(Stored data)
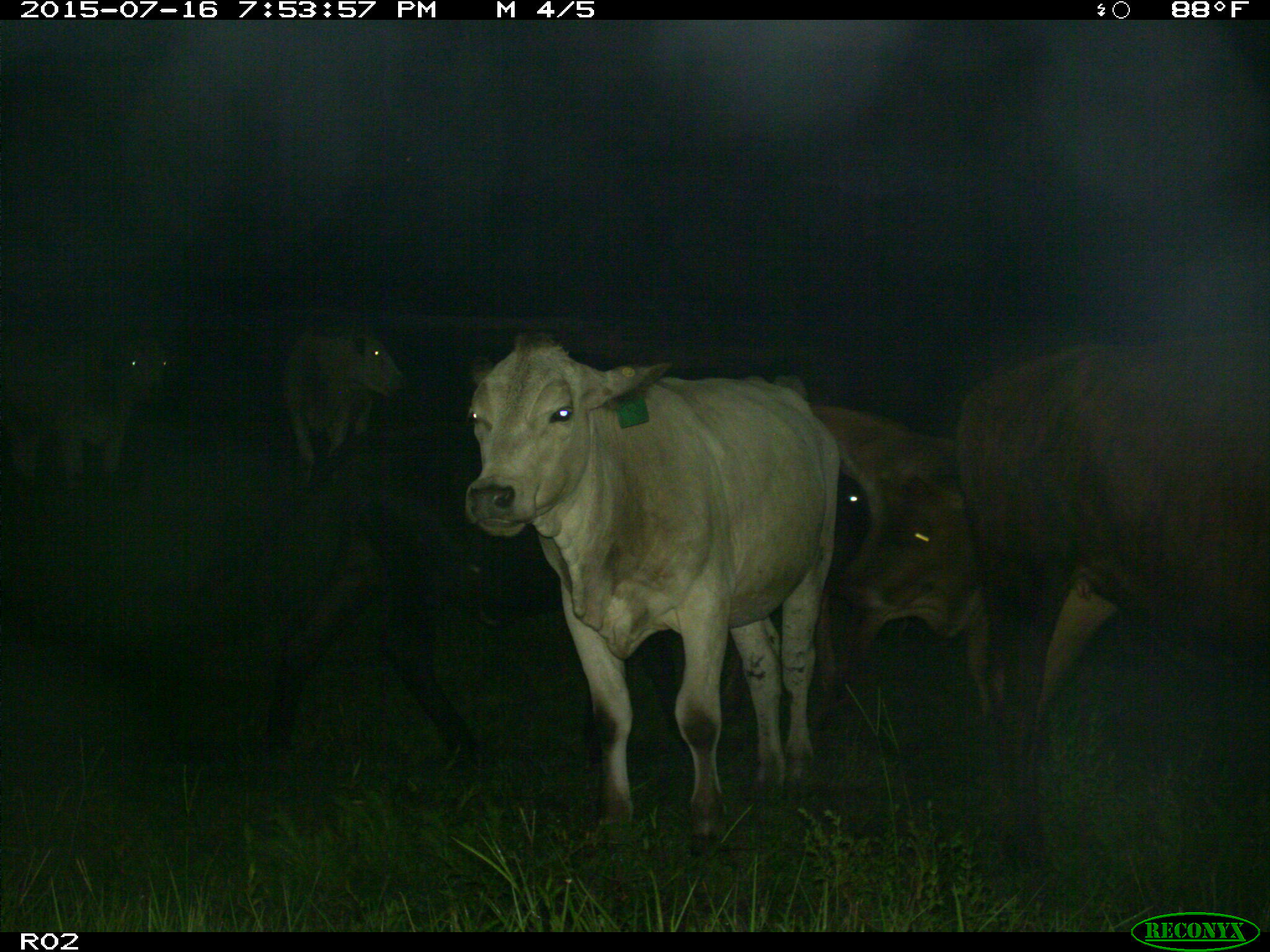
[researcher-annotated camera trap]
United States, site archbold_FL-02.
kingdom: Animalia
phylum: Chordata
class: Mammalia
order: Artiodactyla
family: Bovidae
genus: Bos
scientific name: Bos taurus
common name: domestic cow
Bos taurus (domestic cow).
* * *
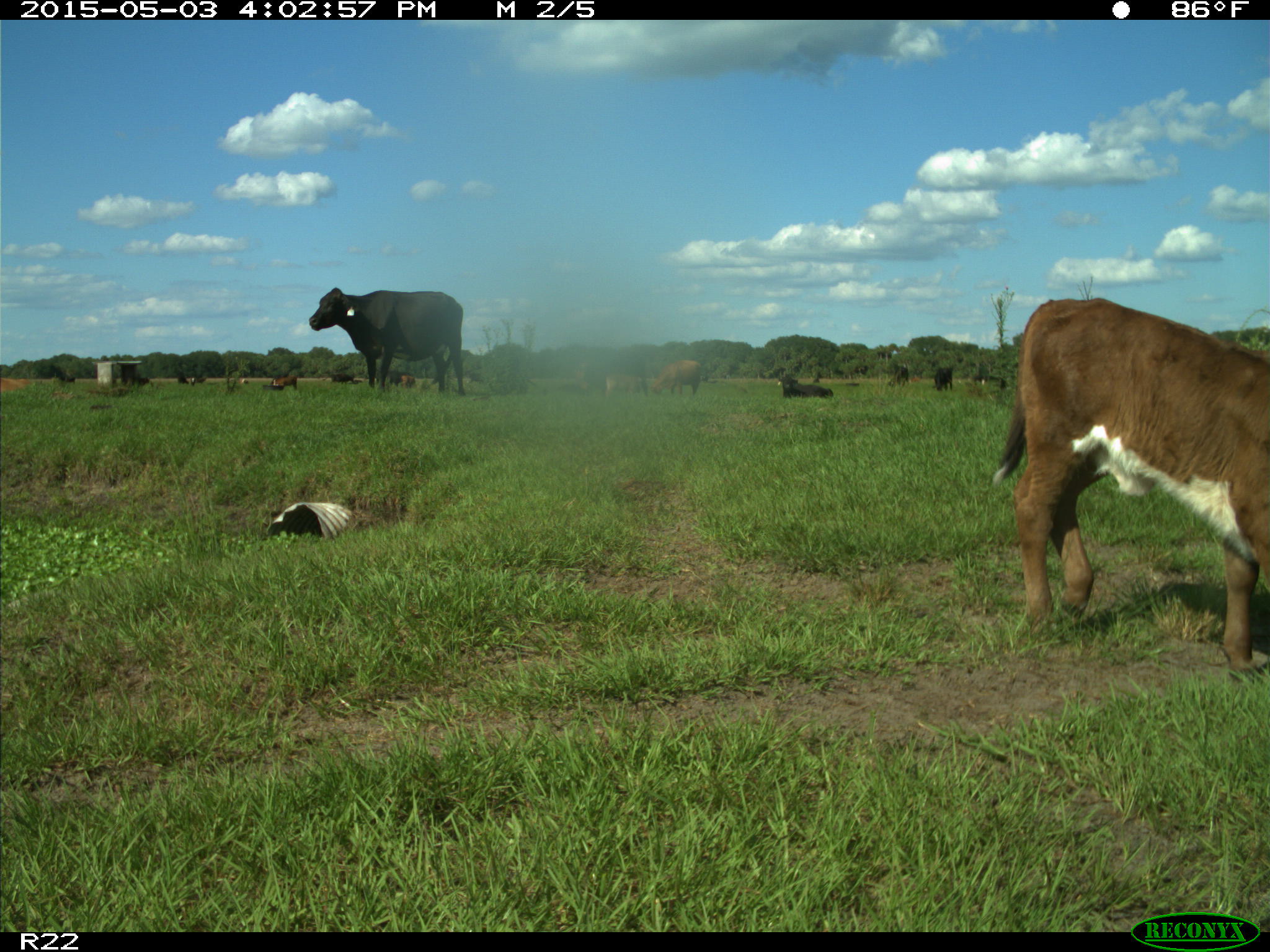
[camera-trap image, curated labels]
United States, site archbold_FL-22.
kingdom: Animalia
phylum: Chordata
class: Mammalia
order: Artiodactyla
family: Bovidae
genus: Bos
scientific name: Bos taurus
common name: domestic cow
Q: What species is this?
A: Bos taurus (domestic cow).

(Exercise directions) Leave out every line above except those from the line with "[camera-trap image, curated labels]" up to and including the line with "A: Bos taurus (domestic cow).", and copy those exactly.

(Solution to the problem)
[camera-trap image, curated labels]
United States, site archbold_FL-22.
kingdom: Animalia
phylum: Chordata
class: Mammalia
order: Artiodactyla
family: Bovidae
genus: Bos
scientific name: Bos taurus
common name: domestic cow
Q: What species is this?
A: Bos taurus (domestic cow).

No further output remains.